We are now in Helsinki. We live in an area called "Roihuvuori" , loosely translatable as Blaze Mountain. It's certainly been hot. I'm sweating rivers every time we go out to do anything. 

We were going to have a lovely time with family last week, with a wedding and a barbeque and all... but I got sick. The night before the wedding. A head cold or flu or whatever, and it's still going on five days later although after the first night I don't think I've had any fever. A drag. But yesterday my mother drove us to Helsinki from my sister's house - about 2 h drive. We're in a suburban area of the capital city, in the eastern part. I'm not overly familiar with Eastern Helsinki. We have an apartment with three bedrooms in a bigger building. One of the bedrooms is bizarre. It's situated between the other two and there's no window. For light, one of the walls is glass, but such clean glass that IT has now twice walked into the glass, trying to step into our bedroom. (There are curtains on both sides of the glass, so you can get privacy.)

Glass wall

Today we took care of some paperwork. We got phone plans for PW and IT (I already had one) and went to the office for Digital and Population Data Services Agency. PW needed to register with his residency card and IT and I needed to make an address change. The wait time was short and we were served by the nicest, kindest lady ever. But the processing may take a month, unfortunately. 

What is really frustrating in all these bureaucratic contrivances is that the Finns mostly do them all online, but they use something called strong authentication. If you have a Finnish bank account you mostly have this service, to do your banking online. But the banks charge some money every month for their online services whether you use them or not, and I've thus closed my Finnish bank account years ago. So I have no strong authentication and it's hard or impossible to do things online. On the other hand, since everyone ELSE does them online, the agency buildings are much less crowded than, for instance, in the US. 

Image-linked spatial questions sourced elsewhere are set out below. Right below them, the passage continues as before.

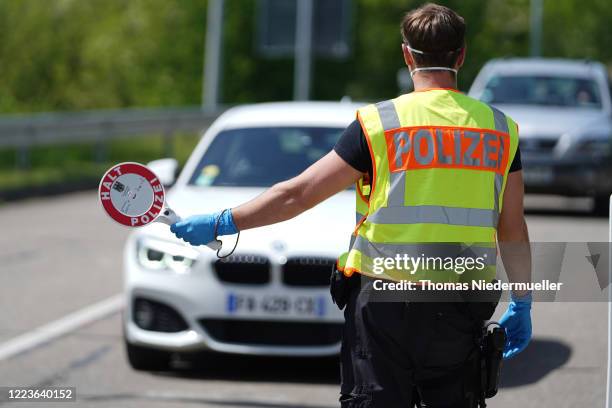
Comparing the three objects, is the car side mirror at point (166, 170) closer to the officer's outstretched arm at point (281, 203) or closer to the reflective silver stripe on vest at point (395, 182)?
the officer's outstretched arm at point (281, 203)

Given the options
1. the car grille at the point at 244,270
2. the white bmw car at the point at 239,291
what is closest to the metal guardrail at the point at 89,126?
the white bmw car at the point at 239,291

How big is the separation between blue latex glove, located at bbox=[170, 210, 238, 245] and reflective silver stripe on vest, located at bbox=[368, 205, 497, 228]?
1.45ft

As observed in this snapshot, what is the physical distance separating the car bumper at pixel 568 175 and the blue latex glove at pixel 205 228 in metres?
12.5

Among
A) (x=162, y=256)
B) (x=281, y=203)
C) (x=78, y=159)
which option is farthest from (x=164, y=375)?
(x=78, y=159)

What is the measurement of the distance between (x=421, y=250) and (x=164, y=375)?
4.32 metres

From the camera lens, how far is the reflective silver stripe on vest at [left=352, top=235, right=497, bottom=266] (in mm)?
3848

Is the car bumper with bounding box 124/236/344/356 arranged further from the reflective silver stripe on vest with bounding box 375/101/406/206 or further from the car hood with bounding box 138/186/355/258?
the reflective silver stripe on vest with bounding box 375/101/406/206

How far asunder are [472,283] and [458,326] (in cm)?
13

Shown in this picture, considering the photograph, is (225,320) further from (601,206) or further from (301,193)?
(601,206)

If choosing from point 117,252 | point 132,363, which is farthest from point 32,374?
point 117,252

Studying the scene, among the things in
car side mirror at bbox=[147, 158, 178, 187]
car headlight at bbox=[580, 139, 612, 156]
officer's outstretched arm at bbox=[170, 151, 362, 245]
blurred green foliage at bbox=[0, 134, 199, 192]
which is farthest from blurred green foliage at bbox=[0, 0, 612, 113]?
officer's outstretched arm at bbox=[170, 151, 362, 245]

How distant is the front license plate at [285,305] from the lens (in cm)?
747

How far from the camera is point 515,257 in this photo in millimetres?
4027

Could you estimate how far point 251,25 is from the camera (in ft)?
120
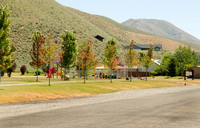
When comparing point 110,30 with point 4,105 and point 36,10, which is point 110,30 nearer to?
point 36,10

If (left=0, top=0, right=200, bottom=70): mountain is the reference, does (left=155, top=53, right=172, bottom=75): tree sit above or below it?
below

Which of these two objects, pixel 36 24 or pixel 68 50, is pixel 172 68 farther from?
pixel 36 24

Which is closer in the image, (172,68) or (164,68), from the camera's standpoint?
(172,68)

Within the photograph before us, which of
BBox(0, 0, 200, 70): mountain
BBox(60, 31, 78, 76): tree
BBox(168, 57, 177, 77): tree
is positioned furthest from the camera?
BBox(0, 0, 200, 70): mountain

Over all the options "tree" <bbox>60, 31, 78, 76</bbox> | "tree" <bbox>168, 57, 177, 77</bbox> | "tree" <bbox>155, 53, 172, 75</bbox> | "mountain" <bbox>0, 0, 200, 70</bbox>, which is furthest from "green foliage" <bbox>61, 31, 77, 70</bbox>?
"mountain" <bbox>0, 0, 200, 70</bbox>

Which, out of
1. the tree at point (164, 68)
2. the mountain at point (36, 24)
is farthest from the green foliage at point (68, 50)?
the mountain at point (36, 24)

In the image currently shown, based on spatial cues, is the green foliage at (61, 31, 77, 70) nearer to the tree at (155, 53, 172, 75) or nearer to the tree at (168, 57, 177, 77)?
the tree at (168, 57, 177, 77)

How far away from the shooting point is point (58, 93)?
23141 millimetres

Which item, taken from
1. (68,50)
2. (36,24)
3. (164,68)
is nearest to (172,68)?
(164,68)

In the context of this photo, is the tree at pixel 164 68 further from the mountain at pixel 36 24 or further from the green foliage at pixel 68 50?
the mountain at pixel 36 24

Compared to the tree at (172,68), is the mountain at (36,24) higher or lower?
higher

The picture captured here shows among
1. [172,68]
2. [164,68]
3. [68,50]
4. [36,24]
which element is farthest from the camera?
[36,24]

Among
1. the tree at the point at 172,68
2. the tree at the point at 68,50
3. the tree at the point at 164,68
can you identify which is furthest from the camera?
the tree at the point at 164,68

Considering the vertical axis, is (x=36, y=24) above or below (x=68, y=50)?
above
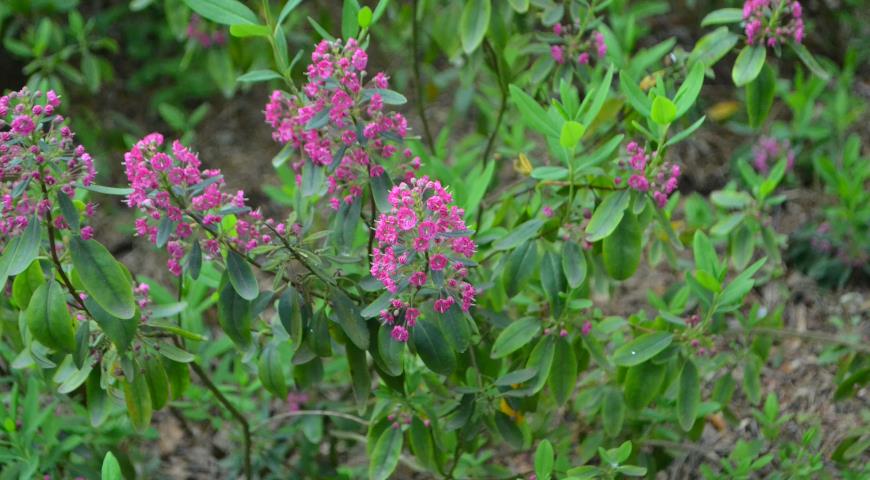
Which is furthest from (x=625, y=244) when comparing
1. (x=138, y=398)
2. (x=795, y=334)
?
(x=138, y=398)

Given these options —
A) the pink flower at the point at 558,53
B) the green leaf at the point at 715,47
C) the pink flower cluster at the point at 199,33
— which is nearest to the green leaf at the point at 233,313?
the pink flower at the point at 558,53

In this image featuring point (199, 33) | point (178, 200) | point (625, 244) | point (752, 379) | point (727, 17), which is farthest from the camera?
point (199, 33)

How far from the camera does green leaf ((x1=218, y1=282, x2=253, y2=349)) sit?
1886 millimetres

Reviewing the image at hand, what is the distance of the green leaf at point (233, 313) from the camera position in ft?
6.19

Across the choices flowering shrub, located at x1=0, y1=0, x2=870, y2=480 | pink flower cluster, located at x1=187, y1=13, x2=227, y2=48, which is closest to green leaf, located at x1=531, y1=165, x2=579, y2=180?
flowering shrub, located at x1=0, y1=0, x2=870, y2=480

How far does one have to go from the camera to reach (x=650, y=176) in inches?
75.6

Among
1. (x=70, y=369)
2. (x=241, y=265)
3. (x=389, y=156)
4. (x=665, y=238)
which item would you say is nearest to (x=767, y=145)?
(x=665, y=238)

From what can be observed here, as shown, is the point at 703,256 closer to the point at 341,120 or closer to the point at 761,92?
the point at 761,92

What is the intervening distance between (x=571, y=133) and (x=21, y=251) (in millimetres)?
969

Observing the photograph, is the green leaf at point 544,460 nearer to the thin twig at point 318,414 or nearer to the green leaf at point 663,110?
the thin twig at point 318,414

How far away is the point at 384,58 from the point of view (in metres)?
4.20

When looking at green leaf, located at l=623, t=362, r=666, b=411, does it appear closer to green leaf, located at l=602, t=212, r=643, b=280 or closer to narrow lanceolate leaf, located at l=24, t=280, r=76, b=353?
green leaf, located at l=602, t=212, r=643, b=280

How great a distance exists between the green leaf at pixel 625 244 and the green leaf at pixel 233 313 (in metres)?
0.70

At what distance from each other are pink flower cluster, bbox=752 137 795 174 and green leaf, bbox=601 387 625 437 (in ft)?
4.67
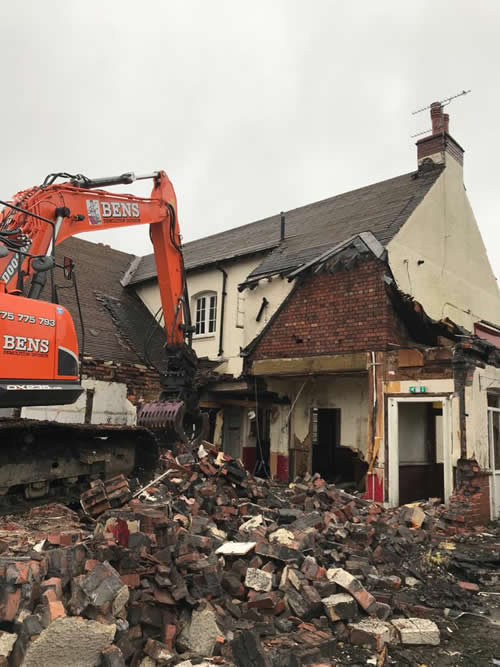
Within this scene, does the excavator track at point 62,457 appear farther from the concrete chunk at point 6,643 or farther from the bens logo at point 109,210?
the bens logo at point 109,210

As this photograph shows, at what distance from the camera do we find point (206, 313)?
59.3 feet

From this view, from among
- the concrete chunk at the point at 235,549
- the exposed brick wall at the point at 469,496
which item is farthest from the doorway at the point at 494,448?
the concrete chunk at the point at 235,549

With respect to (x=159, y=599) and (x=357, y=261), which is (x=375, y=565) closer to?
(x=159, y=599)

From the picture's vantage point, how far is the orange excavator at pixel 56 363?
20.4ft

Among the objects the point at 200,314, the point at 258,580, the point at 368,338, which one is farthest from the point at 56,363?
the point at 200,314

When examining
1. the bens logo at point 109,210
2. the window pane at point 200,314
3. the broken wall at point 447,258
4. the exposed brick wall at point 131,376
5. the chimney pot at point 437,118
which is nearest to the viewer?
the bens logo at point 109,210

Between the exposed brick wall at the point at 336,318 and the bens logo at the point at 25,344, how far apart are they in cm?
769

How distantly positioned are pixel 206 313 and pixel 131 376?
3.19 m

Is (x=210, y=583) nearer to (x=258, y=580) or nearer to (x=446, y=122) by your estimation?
(x=258, y=580)

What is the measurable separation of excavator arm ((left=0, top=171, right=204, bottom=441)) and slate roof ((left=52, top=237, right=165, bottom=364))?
249 inches

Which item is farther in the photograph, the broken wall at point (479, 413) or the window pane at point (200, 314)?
the window pane at point (200, 314)

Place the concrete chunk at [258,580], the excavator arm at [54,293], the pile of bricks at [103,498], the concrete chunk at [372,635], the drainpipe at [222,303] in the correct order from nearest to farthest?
the concrete chunk at [372,635] → the concrete chunk at [258,580] → the excavator arm at [54,293] → the pile of bricks at [103,498] → the drainpipe at [222,303]

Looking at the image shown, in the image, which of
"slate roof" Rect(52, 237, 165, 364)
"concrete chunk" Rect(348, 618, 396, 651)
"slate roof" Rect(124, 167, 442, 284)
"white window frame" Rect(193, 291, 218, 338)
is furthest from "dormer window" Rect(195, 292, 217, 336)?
"concrete chunk" Rect(348, 618, 396, 651)

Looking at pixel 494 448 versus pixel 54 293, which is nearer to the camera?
pixel 54 293
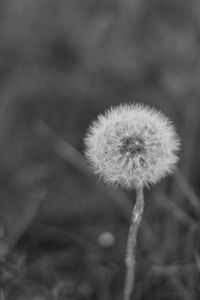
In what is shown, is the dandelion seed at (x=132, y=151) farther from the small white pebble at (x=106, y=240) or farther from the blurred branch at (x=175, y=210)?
the blurred branch at (x=175, y=210)

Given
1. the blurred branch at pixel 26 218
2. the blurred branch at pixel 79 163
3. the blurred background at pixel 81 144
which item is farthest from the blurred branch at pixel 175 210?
the blurred branch at pixel 26 218

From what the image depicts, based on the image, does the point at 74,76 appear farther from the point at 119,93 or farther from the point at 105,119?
the point at 105,119

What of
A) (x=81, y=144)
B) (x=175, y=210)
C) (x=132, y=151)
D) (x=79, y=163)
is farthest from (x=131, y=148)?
(x=81, y=144)

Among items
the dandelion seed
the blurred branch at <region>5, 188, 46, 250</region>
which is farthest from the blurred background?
the dandelion seed

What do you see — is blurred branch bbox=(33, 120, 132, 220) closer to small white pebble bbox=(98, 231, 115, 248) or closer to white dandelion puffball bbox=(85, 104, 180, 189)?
small white pebble bbox=(98, 231, 115, 248)

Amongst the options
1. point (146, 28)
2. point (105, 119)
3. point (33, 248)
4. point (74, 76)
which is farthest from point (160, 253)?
point (146, 28)
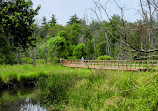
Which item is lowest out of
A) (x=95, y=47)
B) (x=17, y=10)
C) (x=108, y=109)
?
(x=108, y=109)

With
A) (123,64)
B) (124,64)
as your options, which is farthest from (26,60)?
(123,64)

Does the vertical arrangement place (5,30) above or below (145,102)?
above

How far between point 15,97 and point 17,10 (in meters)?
8.49

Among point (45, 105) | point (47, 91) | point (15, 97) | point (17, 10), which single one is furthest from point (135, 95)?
point (17, 10)

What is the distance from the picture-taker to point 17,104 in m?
10.2

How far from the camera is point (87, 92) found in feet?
25.9

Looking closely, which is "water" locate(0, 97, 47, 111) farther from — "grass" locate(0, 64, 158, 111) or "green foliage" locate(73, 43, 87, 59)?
"green foliage" locate(73, 43, 87, 59)

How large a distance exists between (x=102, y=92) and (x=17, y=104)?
17.6 ft

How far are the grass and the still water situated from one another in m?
0.50

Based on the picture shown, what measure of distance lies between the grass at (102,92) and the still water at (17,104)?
499mm

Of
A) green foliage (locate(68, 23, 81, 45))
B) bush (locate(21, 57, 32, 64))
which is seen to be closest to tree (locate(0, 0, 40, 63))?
bush (locate(21, 57, 32, 64))

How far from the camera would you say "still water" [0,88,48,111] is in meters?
9.25

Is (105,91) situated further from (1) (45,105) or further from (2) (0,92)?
(2) (0,92)

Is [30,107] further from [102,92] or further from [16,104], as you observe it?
[102,92]
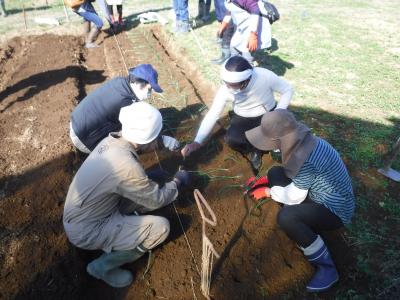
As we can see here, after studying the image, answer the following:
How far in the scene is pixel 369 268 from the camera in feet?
8.13

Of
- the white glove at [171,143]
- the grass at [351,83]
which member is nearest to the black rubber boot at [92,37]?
the grass at [351,83]

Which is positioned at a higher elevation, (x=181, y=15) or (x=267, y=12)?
(x=267, y=12)

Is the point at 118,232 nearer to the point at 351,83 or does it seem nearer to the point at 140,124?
the point at 140,124

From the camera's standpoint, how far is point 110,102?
328 cm

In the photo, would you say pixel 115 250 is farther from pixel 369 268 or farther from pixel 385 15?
pixel 385 15

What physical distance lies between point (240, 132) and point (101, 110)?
1.54 meters

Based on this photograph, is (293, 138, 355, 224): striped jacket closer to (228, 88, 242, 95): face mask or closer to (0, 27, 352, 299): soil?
(0, 27, 352, 299): soil

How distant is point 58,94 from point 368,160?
4.62 m

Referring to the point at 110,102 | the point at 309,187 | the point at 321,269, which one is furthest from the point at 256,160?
the point at 110,102

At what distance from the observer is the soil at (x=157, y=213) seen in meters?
2.47

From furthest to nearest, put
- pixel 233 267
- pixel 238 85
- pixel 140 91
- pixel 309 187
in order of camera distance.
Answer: pixel 140 91, pixel 238 85, pixel 233 267, pixel 309 187

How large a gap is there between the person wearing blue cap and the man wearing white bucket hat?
931mm

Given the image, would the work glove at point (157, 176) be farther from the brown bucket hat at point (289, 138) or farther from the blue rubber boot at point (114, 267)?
the brown bucket hat at point (289, 138)

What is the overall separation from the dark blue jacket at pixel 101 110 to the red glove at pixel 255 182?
58.5 inches
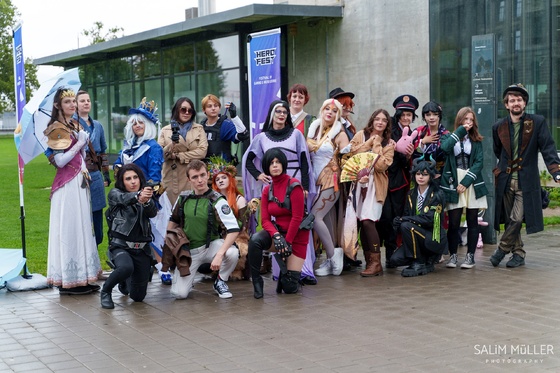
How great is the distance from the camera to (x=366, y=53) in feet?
60.8

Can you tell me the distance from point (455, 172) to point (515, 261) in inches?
49.4

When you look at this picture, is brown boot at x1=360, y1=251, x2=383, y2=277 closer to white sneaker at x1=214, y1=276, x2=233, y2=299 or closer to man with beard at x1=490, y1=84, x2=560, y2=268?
man with beard at x1=490, y1=84, x2=560, y2=268

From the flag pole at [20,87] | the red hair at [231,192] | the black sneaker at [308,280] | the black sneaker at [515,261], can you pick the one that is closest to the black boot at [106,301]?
the flag pole at [20,87]

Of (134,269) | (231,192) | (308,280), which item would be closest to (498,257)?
(308,280)

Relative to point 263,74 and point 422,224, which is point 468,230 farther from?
point 263,74

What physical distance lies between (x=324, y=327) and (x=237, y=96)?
1521 cm

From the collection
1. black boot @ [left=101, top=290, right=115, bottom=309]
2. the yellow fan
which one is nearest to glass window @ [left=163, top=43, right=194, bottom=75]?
the yellow fan

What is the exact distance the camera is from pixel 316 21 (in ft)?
64.6

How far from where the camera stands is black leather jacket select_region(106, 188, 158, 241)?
7.81m

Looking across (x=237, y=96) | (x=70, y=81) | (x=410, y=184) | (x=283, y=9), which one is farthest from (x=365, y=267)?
(x=237, y=96)

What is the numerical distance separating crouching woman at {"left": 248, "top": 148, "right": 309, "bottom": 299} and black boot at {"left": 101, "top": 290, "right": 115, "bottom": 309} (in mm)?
1392

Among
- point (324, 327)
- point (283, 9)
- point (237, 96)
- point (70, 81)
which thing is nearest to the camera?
point (324, 327)

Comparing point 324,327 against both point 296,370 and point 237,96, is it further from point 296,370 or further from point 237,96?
point 237,96

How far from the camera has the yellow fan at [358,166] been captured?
894 cm
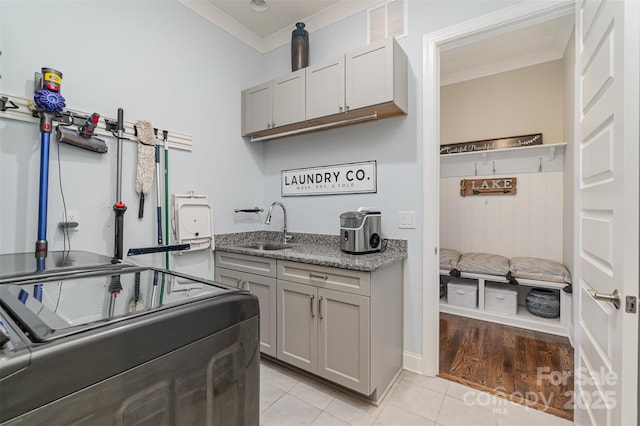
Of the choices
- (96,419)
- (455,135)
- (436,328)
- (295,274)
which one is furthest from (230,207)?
(455,135)

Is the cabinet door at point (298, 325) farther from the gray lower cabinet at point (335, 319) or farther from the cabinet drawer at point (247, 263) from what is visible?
the cabinet drawer at point (247, 263)

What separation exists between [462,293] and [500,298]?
14.3 inches

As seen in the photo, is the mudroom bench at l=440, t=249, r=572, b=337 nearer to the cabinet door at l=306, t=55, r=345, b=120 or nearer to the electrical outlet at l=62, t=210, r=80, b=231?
the cabinet door at l=306, t=55, r=345, b=120

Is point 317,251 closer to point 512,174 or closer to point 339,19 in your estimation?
point 339,19

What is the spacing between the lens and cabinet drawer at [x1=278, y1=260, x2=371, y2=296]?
1729 millimetres

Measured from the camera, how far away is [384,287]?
189 centimetres

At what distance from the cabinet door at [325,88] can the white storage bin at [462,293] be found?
2.41 meters

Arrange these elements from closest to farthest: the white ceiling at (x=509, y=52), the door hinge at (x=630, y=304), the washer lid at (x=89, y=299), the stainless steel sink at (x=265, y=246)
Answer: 1. the washer lid at (x=89, y=299)
2. the door hinge at (x=630, y=304)
3. the stainless steel sink at (x=265, y=246)
4. the white ceiling at (x=509, y=52)

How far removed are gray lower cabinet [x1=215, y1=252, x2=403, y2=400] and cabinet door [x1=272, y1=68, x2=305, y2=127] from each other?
1.21m

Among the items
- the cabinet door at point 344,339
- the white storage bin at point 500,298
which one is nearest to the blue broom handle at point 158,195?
the cabinet door at point 344,339

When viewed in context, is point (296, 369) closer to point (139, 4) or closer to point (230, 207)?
point (230, 207)

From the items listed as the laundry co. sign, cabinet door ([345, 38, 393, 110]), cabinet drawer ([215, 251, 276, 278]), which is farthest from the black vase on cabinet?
cabinet drawer ([215, 251, 276, 278])

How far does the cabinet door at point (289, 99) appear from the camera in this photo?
7.82ft

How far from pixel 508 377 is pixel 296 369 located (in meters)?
1.53
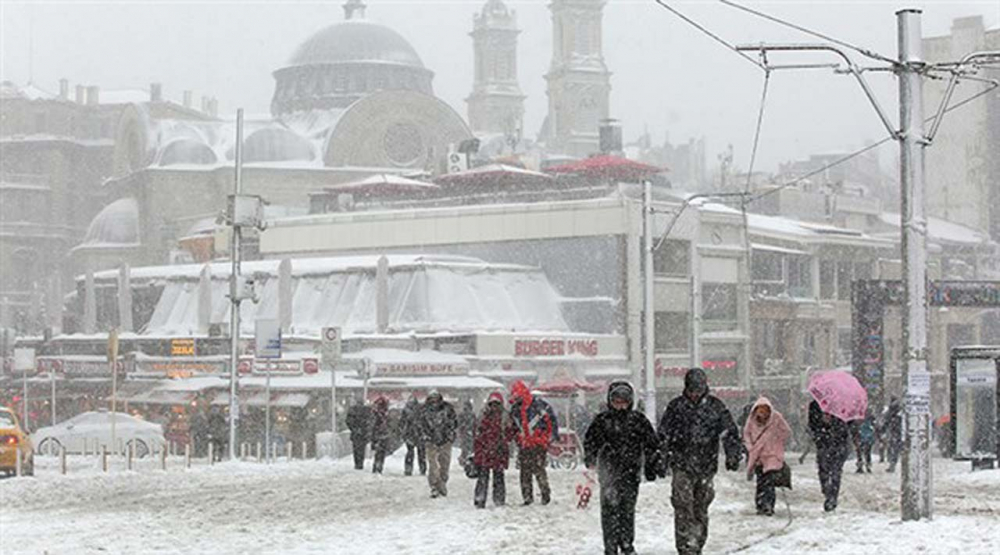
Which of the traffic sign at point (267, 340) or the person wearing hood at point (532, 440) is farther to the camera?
the traffic sign at point (267, 340)

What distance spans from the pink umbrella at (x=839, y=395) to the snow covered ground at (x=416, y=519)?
3.65 feet

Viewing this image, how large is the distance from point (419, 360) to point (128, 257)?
44998 mm

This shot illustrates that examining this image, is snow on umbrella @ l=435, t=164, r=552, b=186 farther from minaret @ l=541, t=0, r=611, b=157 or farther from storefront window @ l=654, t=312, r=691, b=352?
minaret @ l=541, t=0, r=611, b=157

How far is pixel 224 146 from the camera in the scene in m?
98.6

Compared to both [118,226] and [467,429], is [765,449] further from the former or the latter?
[118,226]

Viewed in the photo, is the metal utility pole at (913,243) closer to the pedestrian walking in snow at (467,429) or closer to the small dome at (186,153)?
the pedestrian walking in snow at (467,429)

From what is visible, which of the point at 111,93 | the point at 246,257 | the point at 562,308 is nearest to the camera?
the point at 562,308

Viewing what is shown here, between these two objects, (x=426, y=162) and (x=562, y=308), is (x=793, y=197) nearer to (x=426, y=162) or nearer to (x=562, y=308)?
(x=426, y=162)

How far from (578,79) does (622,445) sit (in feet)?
394

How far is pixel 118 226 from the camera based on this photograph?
97.4m

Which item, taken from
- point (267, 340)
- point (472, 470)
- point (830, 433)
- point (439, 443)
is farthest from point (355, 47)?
point (830, 433)

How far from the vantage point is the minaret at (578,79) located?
→ 13375 centimetres

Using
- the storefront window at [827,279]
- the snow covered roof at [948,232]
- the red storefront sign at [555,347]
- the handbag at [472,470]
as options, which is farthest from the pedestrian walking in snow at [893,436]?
the snow covered roof at [948,232]

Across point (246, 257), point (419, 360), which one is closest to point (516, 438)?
point (419, 360)
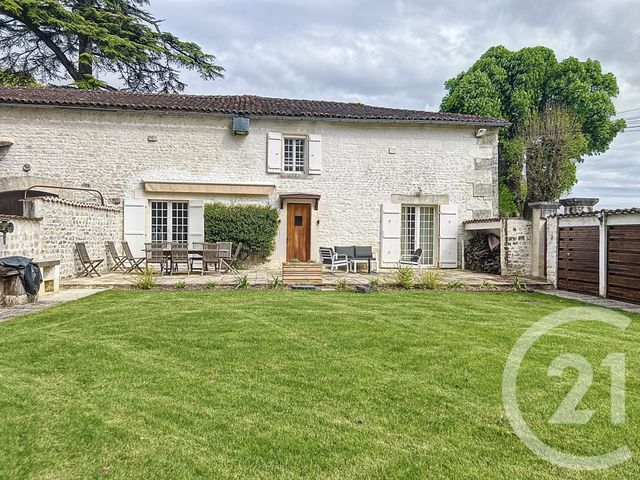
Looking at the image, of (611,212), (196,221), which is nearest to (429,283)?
(611,212)

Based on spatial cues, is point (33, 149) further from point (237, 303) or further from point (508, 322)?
point (508, 322)

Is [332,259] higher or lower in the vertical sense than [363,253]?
lower

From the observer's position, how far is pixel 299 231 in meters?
13.2

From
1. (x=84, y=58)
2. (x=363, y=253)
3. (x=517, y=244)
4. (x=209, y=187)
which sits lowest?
(x=363, y=253)

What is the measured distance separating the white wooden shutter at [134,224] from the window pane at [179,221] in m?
0.85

We decided to do something nice but important while we were out and about: visit the huge library downtown, Oodi, and get library cards. I might have gotten a bit emotional. Finally, after all these years, I have a Finnish library card! I can probably also use it for e-books when I'm back to the US.


Suburban Eastern Helsinki

Comments

  1. Poor IT, bumping into the glass wall like a confused bird! Poor Blaze Mountaineer, perspiring and feeling ill! Predictable PW, typing away at a laptop, cool as a cucumber.